Jun 28 09:17:57 HOSTNAME rsyslog_exporter[47086]: 2024/06/28 09:17:57 error handling stats line: unknown pstat type: 0, line was: 2024-06-28T09:17:57.877088+02:00 HOSTNAME rsyslogd-pstats: { "name": "global", "origin": "percentile", "values": { } }

The Forwarding to syslog missed xxx messages is already addressed, I think it is unrelated.
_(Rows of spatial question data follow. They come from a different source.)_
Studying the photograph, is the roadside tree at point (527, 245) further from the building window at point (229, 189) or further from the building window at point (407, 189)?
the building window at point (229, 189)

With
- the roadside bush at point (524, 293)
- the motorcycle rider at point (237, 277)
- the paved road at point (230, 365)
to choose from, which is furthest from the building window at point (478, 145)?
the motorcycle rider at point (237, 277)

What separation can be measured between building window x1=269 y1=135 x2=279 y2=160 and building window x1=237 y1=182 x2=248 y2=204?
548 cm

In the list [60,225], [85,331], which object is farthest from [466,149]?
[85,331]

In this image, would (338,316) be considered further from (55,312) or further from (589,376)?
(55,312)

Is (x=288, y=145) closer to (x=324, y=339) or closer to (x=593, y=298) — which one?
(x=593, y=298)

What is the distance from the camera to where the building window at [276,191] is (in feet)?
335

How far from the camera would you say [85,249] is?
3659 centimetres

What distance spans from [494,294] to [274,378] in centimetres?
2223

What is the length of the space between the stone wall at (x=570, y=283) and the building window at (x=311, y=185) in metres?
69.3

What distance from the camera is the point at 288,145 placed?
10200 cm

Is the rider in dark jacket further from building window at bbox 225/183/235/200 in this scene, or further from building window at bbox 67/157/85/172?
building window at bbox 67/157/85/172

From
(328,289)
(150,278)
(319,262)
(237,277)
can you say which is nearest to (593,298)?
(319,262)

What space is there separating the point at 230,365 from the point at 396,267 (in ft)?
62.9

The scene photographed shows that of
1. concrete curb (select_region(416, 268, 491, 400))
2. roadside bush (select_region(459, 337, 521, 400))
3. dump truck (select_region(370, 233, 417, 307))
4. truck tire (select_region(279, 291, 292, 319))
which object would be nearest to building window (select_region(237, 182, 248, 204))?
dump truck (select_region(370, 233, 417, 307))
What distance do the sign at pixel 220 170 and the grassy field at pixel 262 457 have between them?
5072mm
What is suspicious is that every time theses terminations happen 3-4 times the reload is logged by rsyslog-imjournal

-silent is not set

We run the same setup also on Debian bullseye systems (rsyslog 8.2102.0) and do not see these terminations there.

aleroyer commented 1 month ago

Hello @TheMeier,

I think the exit of the exporter is related to the termination of your rsyslog process rsyslog.service: Main process exited, code=killed, status=7/BUS.
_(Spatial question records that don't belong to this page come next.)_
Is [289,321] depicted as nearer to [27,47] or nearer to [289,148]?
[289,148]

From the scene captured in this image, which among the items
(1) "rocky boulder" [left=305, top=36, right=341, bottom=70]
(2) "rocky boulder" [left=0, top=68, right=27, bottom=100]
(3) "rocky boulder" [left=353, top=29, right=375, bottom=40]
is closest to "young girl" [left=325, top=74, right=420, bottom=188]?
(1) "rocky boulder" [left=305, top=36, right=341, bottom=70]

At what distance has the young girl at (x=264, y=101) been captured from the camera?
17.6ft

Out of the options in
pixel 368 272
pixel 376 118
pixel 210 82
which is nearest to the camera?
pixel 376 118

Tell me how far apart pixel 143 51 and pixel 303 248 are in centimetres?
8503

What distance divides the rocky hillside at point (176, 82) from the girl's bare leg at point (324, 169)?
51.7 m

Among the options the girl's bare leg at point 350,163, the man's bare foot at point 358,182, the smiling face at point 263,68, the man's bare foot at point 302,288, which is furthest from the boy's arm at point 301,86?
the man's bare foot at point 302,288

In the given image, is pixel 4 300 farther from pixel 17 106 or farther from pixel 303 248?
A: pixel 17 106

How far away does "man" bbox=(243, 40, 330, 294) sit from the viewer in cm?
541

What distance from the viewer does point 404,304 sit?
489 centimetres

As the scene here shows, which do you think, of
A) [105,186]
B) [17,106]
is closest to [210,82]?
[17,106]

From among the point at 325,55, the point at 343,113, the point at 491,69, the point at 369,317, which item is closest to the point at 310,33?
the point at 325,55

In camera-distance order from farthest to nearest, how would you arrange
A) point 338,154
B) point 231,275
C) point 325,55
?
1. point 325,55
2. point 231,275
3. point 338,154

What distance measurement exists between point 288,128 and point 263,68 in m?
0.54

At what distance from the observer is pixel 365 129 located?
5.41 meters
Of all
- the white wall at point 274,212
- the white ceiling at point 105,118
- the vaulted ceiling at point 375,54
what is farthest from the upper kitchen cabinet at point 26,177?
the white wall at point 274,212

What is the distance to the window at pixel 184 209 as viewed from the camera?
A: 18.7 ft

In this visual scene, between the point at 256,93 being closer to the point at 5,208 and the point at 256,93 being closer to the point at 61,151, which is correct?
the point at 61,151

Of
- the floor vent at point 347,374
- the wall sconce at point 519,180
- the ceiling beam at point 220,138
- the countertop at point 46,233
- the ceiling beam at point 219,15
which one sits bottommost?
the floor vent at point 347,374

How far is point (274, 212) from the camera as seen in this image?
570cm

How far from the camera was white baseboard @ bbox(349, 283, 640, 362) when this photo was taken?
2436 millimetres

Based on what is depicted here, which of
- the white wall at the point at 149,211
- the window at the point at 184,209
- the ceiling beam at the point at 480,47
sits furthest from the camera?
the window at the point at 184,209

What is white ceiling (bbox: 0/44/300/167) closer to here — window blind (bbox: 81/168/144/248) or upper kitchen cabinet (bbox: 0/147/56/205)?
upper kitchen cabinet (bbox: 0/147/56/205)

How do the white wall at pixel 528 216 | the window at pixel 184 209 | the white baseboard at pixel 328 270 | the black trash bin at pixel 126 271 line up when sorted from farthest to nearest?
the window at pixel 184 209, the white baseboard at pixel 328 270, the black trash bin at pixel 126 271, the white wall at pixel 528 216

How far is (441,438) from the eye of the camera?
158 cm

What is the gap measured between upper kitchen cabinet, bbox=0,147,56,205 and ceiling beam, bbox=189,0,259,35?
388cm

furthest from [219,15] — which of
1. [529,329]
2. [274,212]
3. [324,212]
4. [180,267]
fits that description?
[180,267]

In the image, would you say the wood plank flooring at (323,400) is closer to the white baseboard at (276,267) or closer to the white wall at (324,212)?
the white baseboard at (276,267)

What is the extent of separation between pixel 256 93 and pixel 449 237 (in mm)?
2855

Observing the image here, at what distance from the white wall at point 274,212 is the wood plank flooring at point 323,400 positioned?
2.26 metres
The exporter is started by rsyslog itself via omprog (doc)

If the program terminates, it is re-started. If rsyslog terminates, the program’s stdin will see EOF. The program must then terminate.

The log input ended, exiting normally is produced here: https://github.com/prometheus-community/rsyslog_exporter/blob/1b156170a378081348920102ebc026c45c1462ad/exporter.go#L205-L218

And as said in the bufio's Scanner.Scan():

It returns false when there are no more tokens, either by reaching the end of the input or an error. After Scan returns false, the Scanner.Err method will return any error that occurred during scanning, except that if it was io.EOF, Scanner.Err will return nil

From this analysis, I think rsyslog terminates, send a EOF to the exporter, then exit normally (else you would have the error reading input log before the exit). So the exporter is not involved in the termination of rsyslog here.
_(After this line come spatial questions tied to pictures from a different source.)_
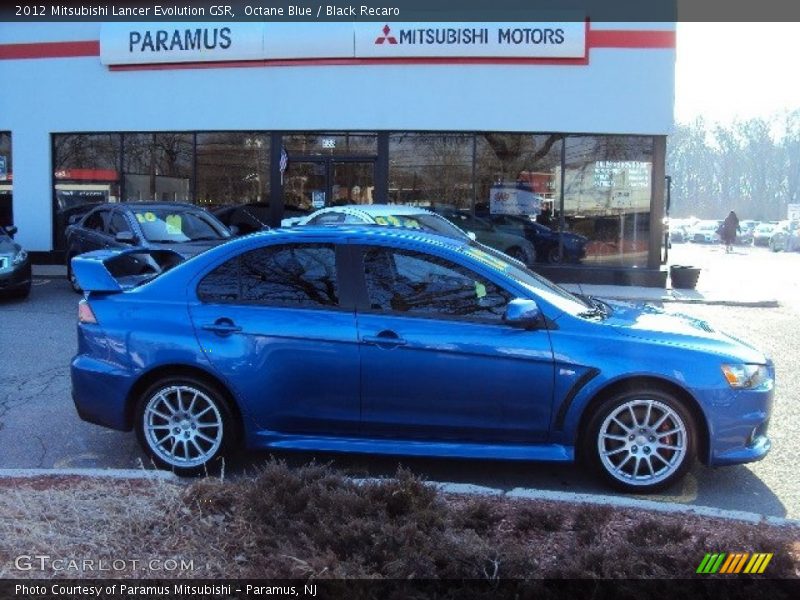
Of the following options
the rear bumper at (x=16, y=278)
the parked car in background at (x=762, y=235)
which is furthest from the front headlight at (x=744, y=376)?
the parked car in background at (x=762, y=235)

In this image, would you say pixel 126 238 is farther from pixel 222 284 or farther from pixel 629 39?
pixel 629 39

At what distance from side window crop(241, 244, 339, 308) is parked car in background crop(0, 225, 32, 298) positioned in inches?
355

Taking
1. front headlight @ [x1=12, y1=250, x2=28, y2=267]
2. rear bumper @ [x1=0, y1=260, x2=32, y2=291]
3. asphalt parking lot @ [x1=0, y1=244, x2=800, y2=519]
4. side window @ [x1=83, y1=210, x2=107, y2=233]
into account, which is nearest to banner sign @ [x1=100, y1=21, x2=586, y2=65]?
side window @ [x1=83, y1=210, x2=107, y2=233]

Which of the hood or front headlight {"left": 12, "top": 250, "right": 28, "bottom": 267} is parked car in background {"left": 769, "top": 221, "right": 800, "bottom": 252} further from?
the hood

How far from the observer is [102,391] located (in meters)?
5.34

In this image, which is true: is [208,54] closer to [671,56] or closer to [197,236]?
[197,236]

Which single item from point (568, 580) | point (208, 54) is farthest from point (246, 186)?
point (568, 580)

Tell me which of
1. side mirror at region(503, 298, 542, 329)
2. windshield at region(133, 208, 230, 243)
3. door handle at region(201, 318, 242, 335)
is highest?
windshield at region(133, 208, 230, 243)

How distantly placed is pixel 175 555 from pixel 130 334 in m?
2.09

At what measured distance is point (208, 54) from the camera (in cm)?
1722

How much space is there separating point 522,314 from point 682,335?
1032 mm

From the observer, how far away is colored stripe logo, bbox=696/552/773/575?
132 inches

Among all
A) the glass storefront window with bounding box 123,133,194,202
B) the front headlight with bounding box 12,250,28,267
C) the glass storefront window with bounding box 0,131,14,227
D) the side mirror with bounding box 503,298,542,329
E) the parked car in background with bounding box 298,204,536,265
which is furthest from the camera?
the glass storefront window with bounding box 0,131,14,227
I did some research on the Internet, and it seems your issue is the same as here which highlight this issue https://github.com/systemd/systemd/issues/24320 This issue appears in v250, fixed in v255. Bookworm is running v252, and bullseye v247.

TheMeier commented 1 month ago

Oooooh. Thank you so much @aleroyer. The issue links are very welcome. I will try to validate this ASAP. Sadly bookworm-backports only ships systemd v254 currently.